The name comes from a line in the cult 1985 fantasy movie “Legend” (and before that, some play called “The Tempest”). According to the restaurant’s website, “Foul Witch offers spooky Italian fare and an uninhibited natural wine list in an intimate gothic setting.”
The narrow restaurant does not look especially gothic, apart from the shifting colors cast by a jellyfish lamp at the end of the bar and some silhouettes on the kitchen wall that may or may not represent goat’s heads. Often, though, the cooking, under Sam Pollheimer, the chef de cuisine, summons the ghost of the older restaurant, in simpler, streamlined fashion.
The agnolotti that bleed black blood return in much less spooky form, this time with more taleggio than plankton; tossed with tender English peas, asparagus juice and chive blossoms, they conjured no terrifying visions at all, unless you are afraid of cottage gardens in the Cotswolds.
The pasta at Foul Witch is always served in primi portions and is usually a little idiosyncratic, sometimes in ways that you might want to quibble with. I wished the sheets of pasta used to make veal tortellini had been rolled a little thinner; the creamy filling of whipped sweetbreads would have been even more arresting than it was.
But the spaccatelli (another name for strozzapreti) with a sauté of “aged game bird” (squab and duck) helped me remember how much flavor Blanca used to get out of its dry-aged meats. The dish taught me a new ingredient, too: red walnuts. Chopped into the ragù, they were sweeter and smoother than typical walnuts, and together with shaved Parmigiano-Reggiano, they offset the intensity that aging had given the meat.

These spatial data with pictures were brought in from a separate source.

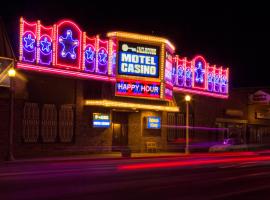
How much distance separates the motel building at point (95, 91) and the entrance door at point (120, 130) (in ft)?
0.05

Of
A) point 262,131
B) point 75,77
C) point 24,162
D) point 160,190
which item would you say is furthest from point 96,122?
point 262,131

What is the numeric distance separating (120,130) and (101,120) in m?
3.75

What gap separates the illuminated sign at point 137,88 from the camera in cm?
3378

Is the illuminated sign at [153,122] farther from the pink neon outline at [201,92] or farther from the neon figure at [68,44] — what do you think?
the neon figure at [68,44]

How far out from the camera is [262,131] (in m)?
54.7

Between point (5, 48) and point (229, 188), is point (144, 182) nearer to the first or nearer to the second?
point (229, 188)

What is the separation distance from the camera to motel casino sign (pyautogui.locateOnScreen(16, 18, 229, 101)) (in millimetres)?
28953

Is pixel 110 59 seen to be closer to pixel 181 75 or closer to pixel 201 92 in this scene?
pixel 181 75

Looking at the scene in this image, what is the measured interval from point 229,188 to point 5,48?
16.4 m

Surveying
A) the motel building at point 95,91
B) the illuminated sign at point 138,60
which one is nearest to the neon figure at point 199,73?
the motel building at point 95,91

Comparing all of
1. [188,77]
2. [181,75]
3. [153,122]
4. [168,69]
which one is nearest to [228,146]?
A: [188,77]

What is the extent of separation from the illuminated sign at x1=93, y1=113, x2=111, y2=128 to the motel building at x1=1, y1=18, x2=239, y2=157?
0.21 feet

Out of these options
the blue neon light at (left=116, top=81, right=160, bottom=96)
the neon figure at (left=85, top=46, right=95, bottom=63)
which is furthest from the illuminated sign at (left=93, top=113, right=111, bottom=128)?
the neon figure at (left=85, top=46, right=95, bottom=63)

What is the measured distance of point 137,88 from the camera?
1364 inches
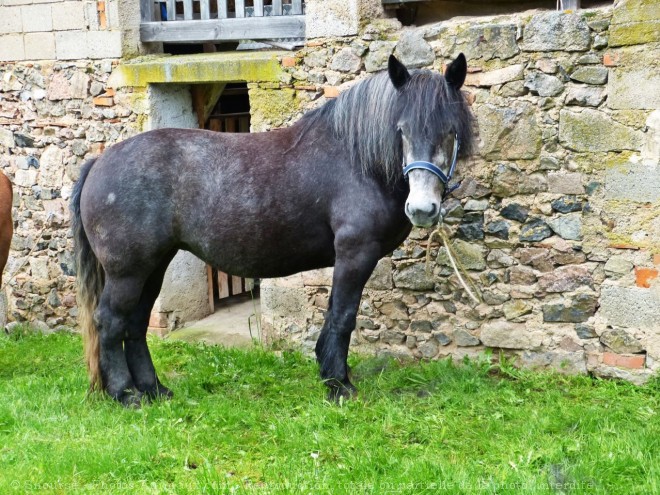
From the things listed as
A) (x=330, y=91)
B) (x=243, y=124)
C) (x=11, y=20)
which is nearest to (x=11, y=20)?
(x=11, y=20)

There is far-reaching flavor in the duck prosciutto, too. It’s made in the restaurant, like the testa, which is served on a warmed plate so it melts into a delightfully drippy mass of soft pink meat and softer white fat. You might want to spread it — or pour it, really, because it is nearly liquid — over some Foul Witch focaccia or Roberta’s bread. These two are a study in contrasts; the crunchy, chewy bread requires some commitment from your jaw, while the tender focaccia almost dissolves on your tongue. They’re both very good, among the benefits of eating on a limb of the Roberta’s family tree.

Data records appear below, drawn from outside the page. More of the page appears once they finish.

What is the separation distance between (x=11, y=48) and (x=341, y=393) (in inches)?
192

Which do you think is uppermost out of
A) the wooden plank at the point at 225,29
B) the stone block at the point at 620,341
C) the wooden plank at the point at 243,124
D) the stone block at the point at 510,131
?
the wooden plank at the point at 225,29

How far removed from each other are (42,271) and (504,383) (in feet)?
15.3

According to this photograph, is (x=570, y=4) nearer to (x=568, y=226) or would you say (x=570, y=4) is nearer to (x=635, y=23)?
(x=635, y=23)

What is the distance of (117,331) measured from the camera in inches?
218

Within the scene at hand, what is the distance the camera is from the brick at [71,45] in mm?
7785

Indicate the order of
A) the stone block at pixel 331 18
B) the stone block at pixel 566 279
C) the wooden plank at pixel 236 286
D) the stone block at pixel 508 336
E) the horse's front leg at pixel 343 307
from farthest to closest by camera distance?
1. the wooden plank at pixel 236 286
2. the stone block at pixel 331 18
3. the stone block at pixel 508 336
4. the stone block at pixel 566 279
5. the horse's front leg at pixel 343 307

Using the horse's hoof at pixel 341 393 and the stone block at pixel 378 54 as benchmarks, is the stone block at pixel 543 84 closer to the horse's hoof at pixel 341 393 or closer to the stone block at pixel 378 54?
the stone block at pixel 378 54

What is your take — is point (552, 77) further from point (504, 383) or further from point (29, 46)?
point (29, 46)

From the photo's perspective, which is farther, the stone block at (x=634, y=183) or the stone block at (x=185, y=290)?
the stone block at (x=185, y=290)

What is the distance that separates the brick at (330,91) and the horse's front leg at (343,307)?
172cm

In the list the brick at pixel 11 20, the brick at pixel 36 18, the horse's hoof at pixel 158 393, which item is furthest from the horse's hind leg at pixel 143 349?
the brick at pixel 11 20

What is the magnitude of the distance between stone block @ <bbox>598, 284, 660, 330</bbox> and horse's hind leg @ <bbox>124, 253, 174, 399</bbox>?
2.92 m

From most spots in the dining room you can see the flames in the wood-burning oven. This is used to cook most of the main courses, and they get a distinctive, rustic flavor from its smoke and high heat. A whole roasted John Dory has been on the menu lately; compared with whatever whole fish you are likely to find in Italian restaurants downtown, John Dory is so much sweeter and better that you can’t believe it isn’t served more often. Foul Witch hangs it by its tail next to the oven to chase off the refrigerator’s chill before slipping it into the oven. Afterward, cockles are added to the pan, almost too small to eat but full of juices that run into a wonderful green-garlic and olive oil broth.
Whole fish is something you don’t often see on a tasting menu; it’s too big, too bony, too messy. My group of four ripped into it happily.
The kitchen has a charcoal grill when it needs to target the heat more precisely. It’s used, for instance, to sear a grilled pork collar, almost as red as sirloin and peppered with fennel pollen.
For dessert, Foul Witch has a plate of cut-up citrus. I’ve had it with tangerines and Kishu mandarins, each with the peels left on. They are dressed with olive oil and carrot juice, then sprinkled with salt, toasted bread crumbs and serrano peppers. This could just as easily be a salad. Either way, it is as challenging as it is rewarding. You won’t mistake it for a dish served anywhere else.
Foul Witch is not a cheap restaurant, but the à la carte menu makes it more flexible than Blanca. The meal left me with two competing desires. I wished I could go to Blanca again. But I also wished that more of the tasting-menu restaurants in New York would open a place like Foul Witch. Too many good ideas are being locked up in little rooms where too few people can experience them.